Dal Salento a Bruxelles, Ingrosso(Copagri):«Serve ricerca, non l’eradicazione»

Ieri una delegazione salentina è volata a Bruxelles per discutere circa gli interventi atti ad arginare la Xylella. Fabio Ingrosso:«L’eradicazione non serve, specie non abbiamo una controprova che la pianta sia malata. Ricerca sul campo».

Tanto di cappello alla delegazione pugliese che, nonostante entità diverse, è volata ieri a Bruxelles per rappresentare una parte del Salento – e dunque dell'Italia – parlando a voci unificate. Unico linguaggio per un unico obiettivo: portare dei benefici al nostro territorio. Delle perplessità espresse direttamente alla Commissione Europea, nella quale sono intervenuti gli agronomi salentini Cristian Casilli e Giuseppe Vergari. Con loro i prof. Perrino e Xylloiannis. E poi la relazione di Fabio Ingrosso, presidente di Copagri Lecce nonché consigliere nazionale UNASCO, stamattina contattato telefonicamente dalla redazione di Leccenews24.it all'indomani dell'importantissimo vertice. «L’eradicazione non serve – ci riferisce – ormai la Xylella è andata talmente oltre che non risolverebbe il problema. La mia posizione resta sempre la stessa, gli elementi portati sul tavolo europeo viaggiano verso un’unica direzione: intervenire sulla ricerca, stanziando fondi. Su questo punto siamo convenuti tutti, sia il rappresentante dell’EFSA, sia gli eurodeputati, tra cui l’onorevole D’Amato. Ricerca di campo però, sia chiaro».

L’ordine di discussione poi, non appena ascoltati i vari interventi in relazione alle buone pratiche agronomiche (ad esempio, coltivare i terreni apportando le sostanze nutritive necessarie o inserendole nel terreno attraverso piante proteiche), si è orientato sulla preoccupazione degli altri paesi. «In particolare sull’utilizzo massivo, secondo il piano, di pesticidi e fitofarmaci, influenzando negativamente i prodotti finali. Abbiamo spiegato – prosegue – che non serve fare questo tipo di ragionamento se, dopo l’applicazione delle giuste operazioni, sopraggiunge una ricerca sana ristabilente l’equilibrio delle piante. Siamo convinti, infatti, che le piante stesse possano sviluppare le autodifese per reagire allo stato di crisi».

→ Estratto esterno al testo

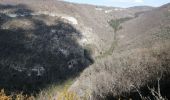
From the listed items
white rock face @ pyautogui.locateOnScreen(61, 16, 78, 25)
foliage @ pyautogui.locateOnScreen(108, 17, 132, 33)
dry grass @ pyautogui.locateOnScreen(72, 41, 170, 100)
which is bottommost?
foliage @ pyautogui.locateOnScreen(108, 17, 132, 33)

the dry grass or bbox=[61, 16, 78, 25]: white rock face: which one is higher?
the dry grass

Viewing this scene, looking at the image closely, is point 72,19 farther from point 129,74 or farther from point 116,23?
point 129,74

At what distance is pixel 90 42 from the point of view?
125 metres

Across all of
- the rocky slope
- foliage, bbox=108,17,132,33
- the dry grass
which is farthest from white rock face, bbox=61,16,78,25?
the dry grass

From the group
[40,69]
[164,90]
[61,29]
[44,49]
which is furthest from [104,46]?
[164,90]

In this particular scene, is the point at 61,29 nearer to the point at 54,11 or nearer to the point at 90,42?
the point at 90,42

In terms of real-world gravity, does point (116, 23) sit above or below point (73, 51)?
below

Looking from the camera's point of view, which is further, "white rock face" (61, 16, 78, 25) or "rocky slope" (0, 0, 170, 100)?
"white rock face" (61, 16, 78, 25)

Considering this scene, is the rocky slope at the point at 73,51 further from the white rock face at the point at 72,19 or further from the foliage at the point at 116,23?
the foliage at the point at 116,23

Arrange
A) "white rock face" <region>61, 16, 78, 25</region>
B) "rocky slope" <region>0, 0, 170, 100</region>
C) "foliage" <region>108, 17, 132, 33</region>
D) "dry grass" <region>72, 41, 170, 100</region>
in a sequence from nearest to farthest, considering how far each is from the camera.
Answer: "dry grass" <region>72, 41, 170, 100</region> < "rocky slope" <region>0, 0, 170, 100</region> < "white rock face" <region>61, 16, 78, 25</region> < "foliage" <region>108, 17, 132, 33</region>

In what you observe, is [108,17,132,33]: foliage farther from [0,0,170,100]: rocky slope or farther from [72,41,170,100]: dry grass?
[72,41,170,100]: dry grass

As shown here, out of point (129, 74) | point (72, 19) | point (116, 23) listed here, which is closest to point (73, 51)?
point (72, 19)

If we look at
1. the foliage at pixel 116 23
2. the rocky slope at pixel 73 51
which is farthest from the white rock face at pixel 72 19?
the foliage at pixel 116 23

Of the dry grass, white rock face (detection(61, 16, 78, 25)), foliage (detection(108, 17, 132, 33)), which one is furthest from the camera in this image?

In tal caso il piano andrebbe rivisto, includendo garanzie diverse di protezione della fascia interna. Eppure, prima di qualsiasi decisione, debbono pervenire le dovute analisi. «Delle analisi allargate anche ad altri enti – sottolinea Ingrosso – e l’EFSA, da questo punto di vista, ha dato grande disponibilità». Dopo le relazioni, spazio ad un “botta e risposta” con parlamentari e rappresentati della Commissione UE. «Un passaggio delicato. Nel momento in cui noi incalzavamo sulle posizioni imposte dall’UE all’Italia, due componenti hanno detto “le competenze sono dello stato membro”». Per la serie, non abbiamo deciso noi il da farsi, specie in riferimento alle metodologie. L’Unione Europea chiede solo che venga fermata l’infezione.

«Lo stanziamento dei fondi appare quanto mai fondamentale. Non possono venire scaricate responsabilità solo sulla nostra nazione – prosegue Ingrosso – semmai è l’Italia ad aver subito il problema. Nessuno si è preoccupato delle frontiere “colabrodo”, intercettando quelle vegetazioni malate, transitate poi in tutto il mondo». Stando ad alcune rilevazioni scientifiche, il batterio sarebbe giunto dalla Costa Rica. Il motivo? Una questione di DNA simile alle coltivazioni presenti nel paese sudamericano. Un concetto evidenziato dal CNR e ribadito, tra le altre cose, proprio dall’EFSA. «Una ricerca non alternativa, ma di supporto – continua – e sul campo. Ed ecco che qui entrano in gioco diversi elementi. Gli agronomi hanno messo a disposizione le loro conoscenze per formulare una strategia».

Dall’incontro, la volontà comune è quella di produrre un documento unitario delle peculiarità lì evidenziate: non utilizzare fitofarmaci in misura sconsiderata, ma sostanze meno impattanti e più biologiche che forniscano gli effetti desiderati, fermando l’avanzata del cicalellide. «Ci vuole uno studio immediato. E l’eradicazione non dev'essere impellente se proprio non ci danno la controprova che la pianta sia morta. Altrimenti l’impatto ambientale sarebbe enorme». «EFSA vuol conoscere il progetto di ricerca da noi presentato, dandoci piena disponibilità a finanziare eventuali progetti favorevoli allo scopo».